İfakat: Aşkım hadi uyan.

O sırada Orhan'ın telefonu çaldı. Arayan kişi Defne'ydi. İfakat Defne'nin ismini görünce şok oldu. Bu kadın gitmemişmiydi diye düşünmeye başladı. Sonra telefonu açmaya karar verdi.

Defne: Günaydin hayatım. Bugün boşanma günün. Ben uyandırayım dedim. Aloo. Orhaan? Ordamısın?

İfakat telefonu kapatmıştı. Gözünden bir damla yaş aktı. Defne'nin dediği kelimeyi idrak etmeye çalışıyordu. Hayatımmı demişti? Yoksa ifakat mi yanlış anlamıştı. Hayır. Doğru duymuştu. İfakat bunca sene onların aşkına emgel olan tek şeyin Gülgün olduğunu sanıyordu. Ama şuan anlamıştı. Orhan hiç kimseyi sevemezdi. Gülgünü İfakatle, İfakati Defneyle ve kim bilir Defneyi kiminle aldatıyordu. Orhan'ın bir sınırı yoktu. Asla doymuyordu. İfakat gözlerinden yaşlar akarken Orhan uyanmaya başlamıştı. Hemen gözyaşlarını sildi. Ve telefonu yerine koydu.

Orhan: İfakat?

İfakat: Seni uyandırmaya geldim. 2 saat sonra duruşma var.

Diyip odadan çıktı. Aşırı derecede soğuk konuşmuştu. Orhan anlamıştı. Ama aldırış etmedi. Yataktan kalktı. Duş alıp üzerini giyindi. Parfümünü alacakken Gülgün'ün parfümünü gördü. Eline aldı ve derince içine çekti kokuyu. Ne kadar çok özlediğini fark etti. Ama bu parfüm Gülgün olmadan tam olarak Gülgün'ün kokusunu vermiyordu. Çünkü Gülgün'ün teninin ayrı bir kokusu vardı. Ve bu koku Orhan'ı mest ediyordu. Orhan bunu şuan anlamıştı. Daha sonra eline çerçeveyi aldı ve ailecek çekildikleri fotoğrafa baktı.

Orhan: Buraya kadarmış.

Derken gözünden bir damla yaş düştü. Fark edip hemen kendine geldi ve odadan çıktı. Herkes salonda Orhan'ı bekliyordu. Derin bir sessizlik vardı salonda. Çünkü Halis Ağa ordaydı.

Orhan: Günaydın.

Halis: İnebildin sonunda.

Orhan: Kusura bakmayın baba.

Halis: Bu boşanma işi içime hiç sinmiyor Orhan!
Ne diyeceğiz millete? Yaptıkların ortaya çıkarsa ailemiz ne duruma düşer biliyormusun sen?!
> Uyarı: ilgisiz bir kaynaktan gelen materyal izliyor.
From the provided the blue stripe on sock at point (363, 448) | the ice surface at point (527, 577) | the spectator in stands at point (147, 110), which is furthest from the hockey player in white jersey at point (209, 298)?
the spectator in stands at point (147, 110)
Orhan: Baba yılladır mutsuz bir evliliği zorla sürdürdüm daha ne bekliyorsun benden? Buraya kadar oldu işte. Yapacak bir şey yok. Daha fazla sevmediğim bir kadınla aynı yatağı paylaşamam.

Halis: Peki Gülgün onca yaşadığı acıya rağmen hep senin yanındaydı, sana iyi bir eş, çocuklarina iyi bir anne olabilmek için her şeyi yaptı. Senin ona verdiğin cevap bumu ORHAN?!! Bu kadın bunca yıl sustuda neden şuan boşanıyor?

Orhan: Baba demekki artık oda dayanamıyor. Alan razı veren razı. Uzatmayalım artık. Geç kalacağız.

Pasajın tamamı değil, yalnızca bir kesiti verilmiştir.